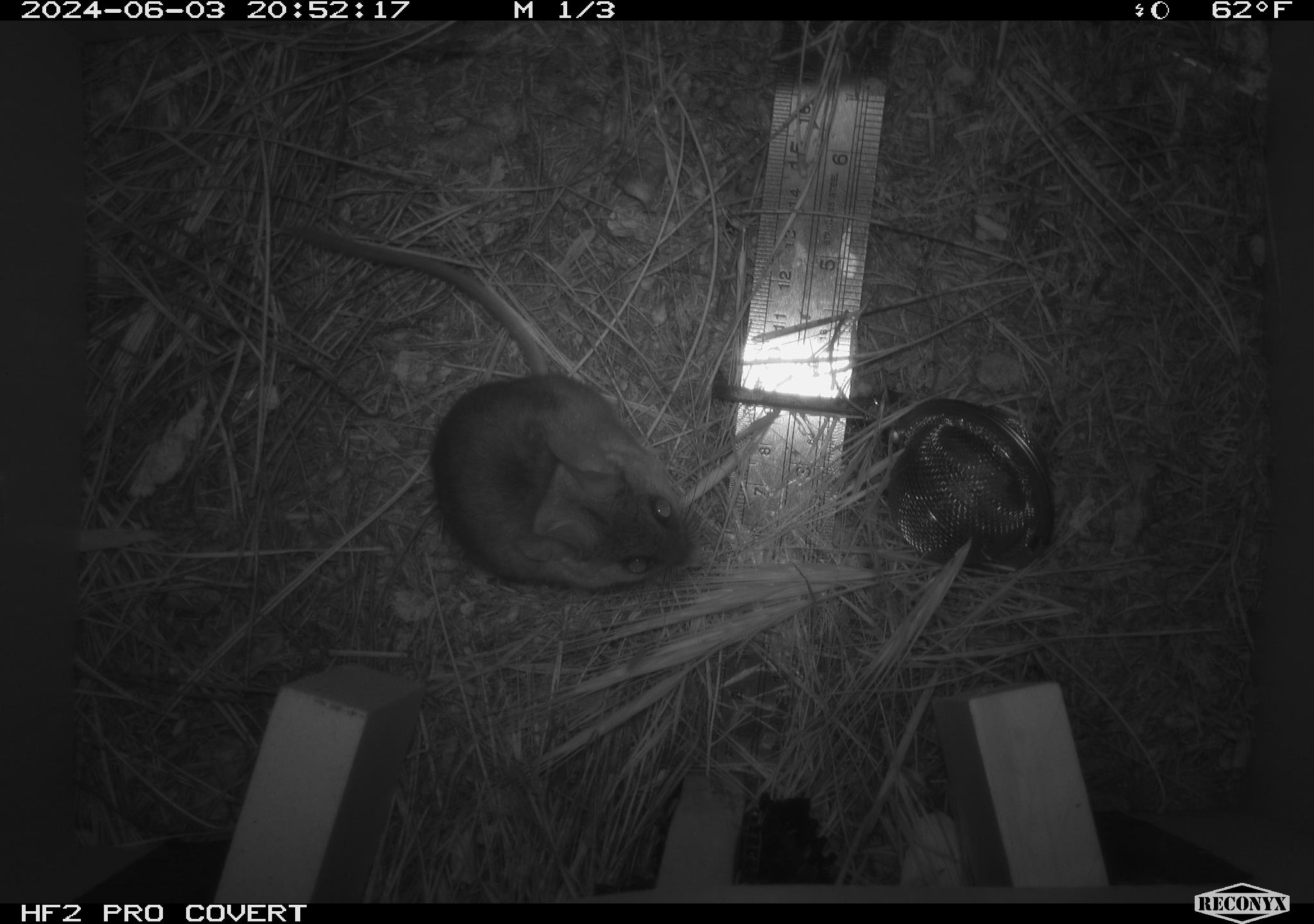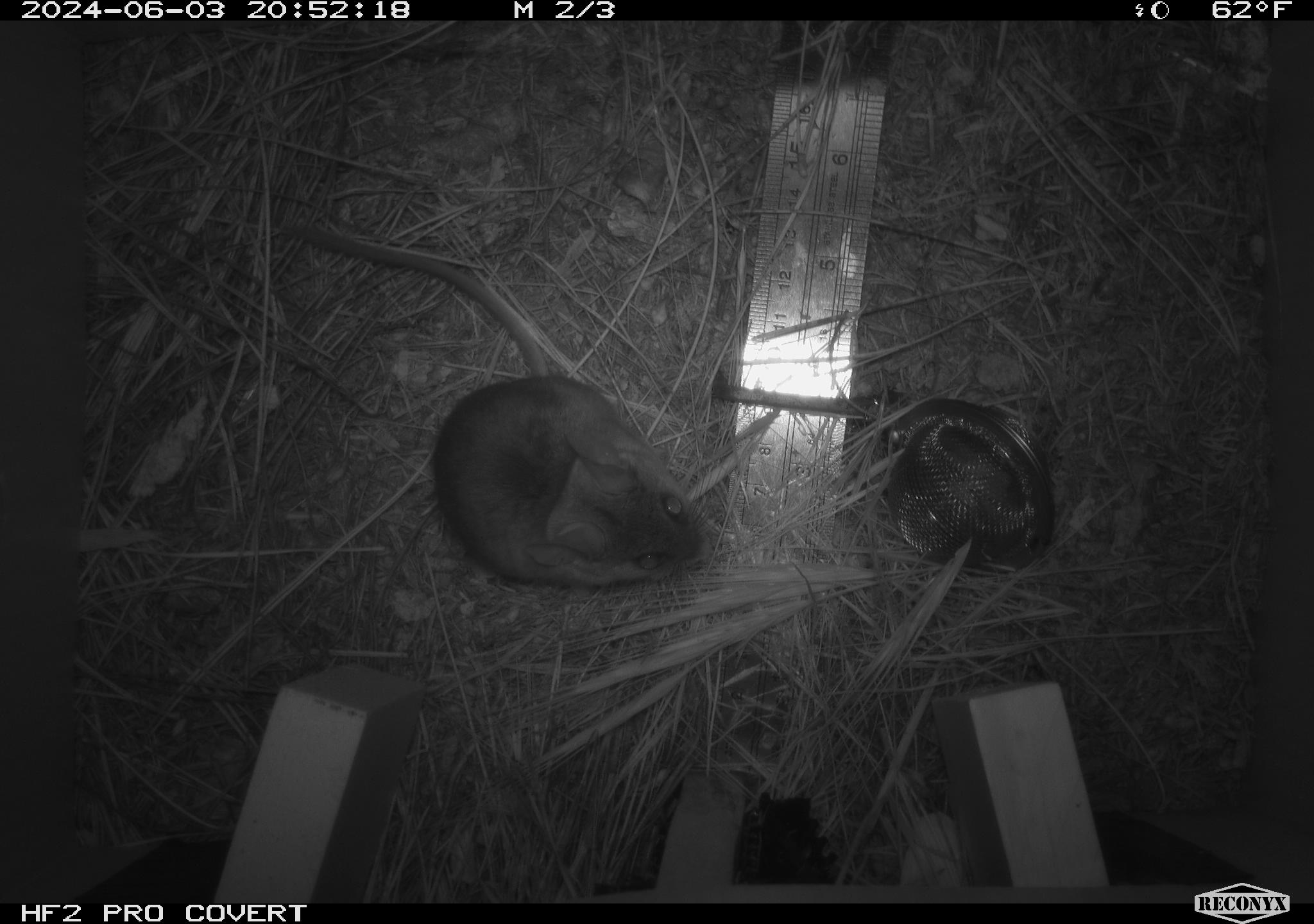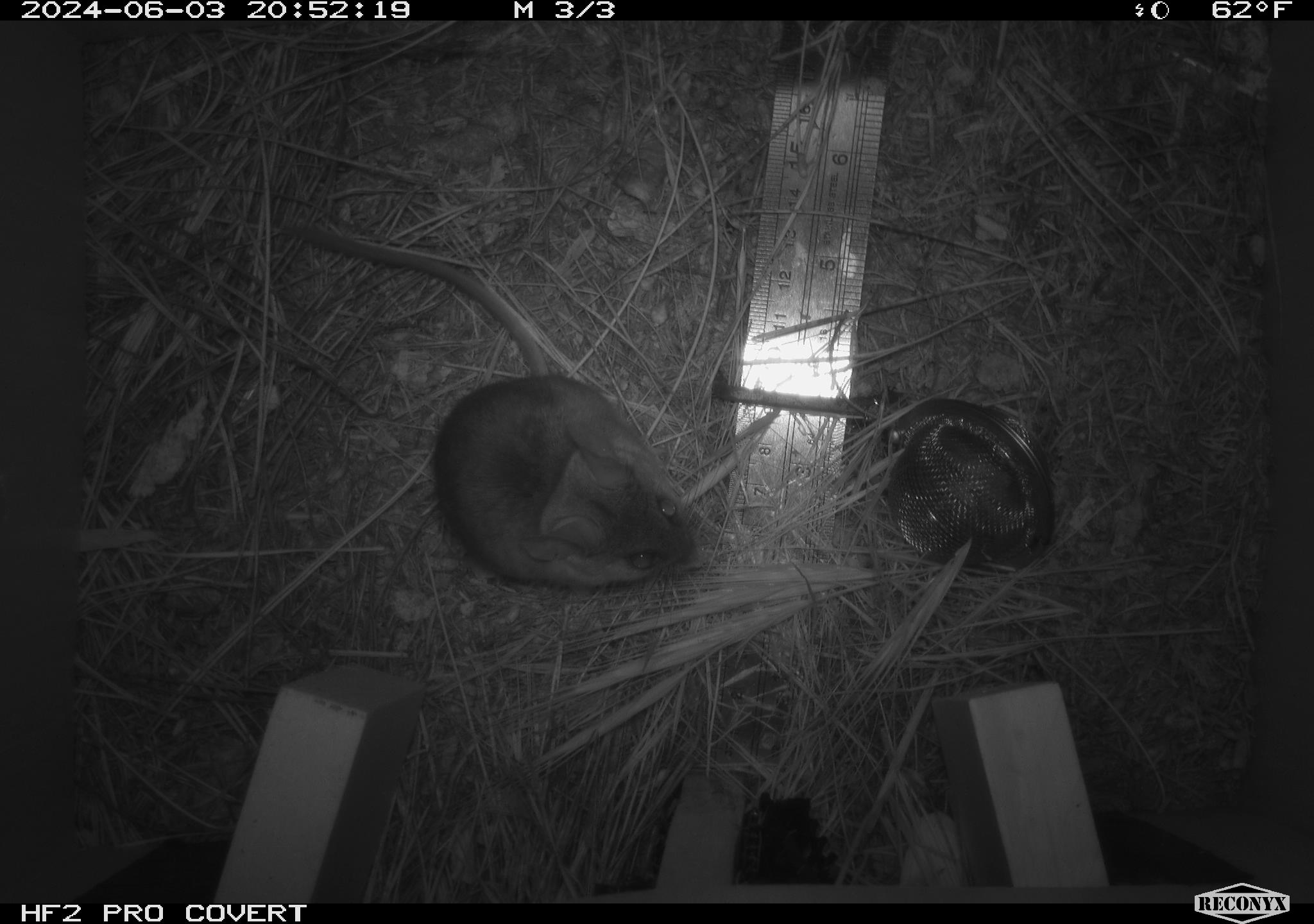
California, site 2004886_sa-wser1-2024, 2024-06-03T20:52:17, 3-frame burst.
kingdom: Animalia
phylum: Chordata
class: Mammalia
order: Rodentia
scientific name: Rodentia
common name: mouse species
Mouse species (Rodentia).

# EXERCISE GOAL:
Transcribe each line above exactly, pictures excluded.

# RESPONSE TO THE TASK:
California, site 2004886_sa-wser1-2024, 2024-06-03T20:52:17, 3-frame burst.
kingdom: Animalia
phylum: Chordata
class: Mammalia
order: Rodentia
scientific name: Rodentia
common name: mouse species
Mouse species (Rodentia).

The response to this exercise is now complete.